The price lies

This week in class, we are reading about energy policy and how, in a democracy, policy has to appeal to the majority of people.  This causes a big problem when the majority of people don’t see there being an energy crisis – when we are having one.  And people want cheap gas so much they cannot see the cost.

We trust that there is a market reflecting supply and demand working in the background of our gas purchases.  Our gas prices have remained somewhat steady (or at least only tripled over the last ten years), therefore we must not be facing any shortages.  In reality, there is less and less oil available every day – it is a finite commodity – a fossil fuel.  And, that oil is more and more expensive to get to.  So, why don’t the prices we pay reflect that?

Lopsided subsidies.

**Data:**
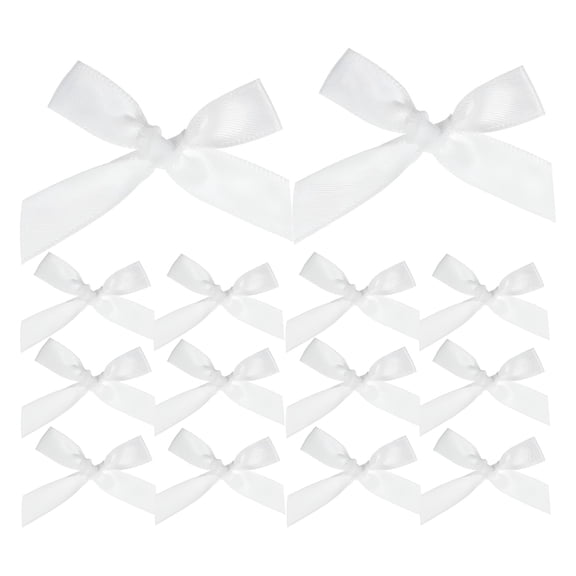 AUQ 100pcs Mini Satin Ribbon Bows For DIY Crafting Sewing Scrapbooking Wedding Decoration White Polyester Bows Party Favors Baby Showers Mini Bows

**Directions:**
Transcribe the passage of the gas prices text between "The price lies" and "see the cost.", inclusive.

**Answer for this exercise:**
The price lies

This week in class, we are reading about energy policy and how, in a democracy, policy has to appeal to the majority of people.  This causes a big problem when the majority of people don’t see there being an energy crisis – when we are having one.  And people want cheap gas so much they cannot see the cost.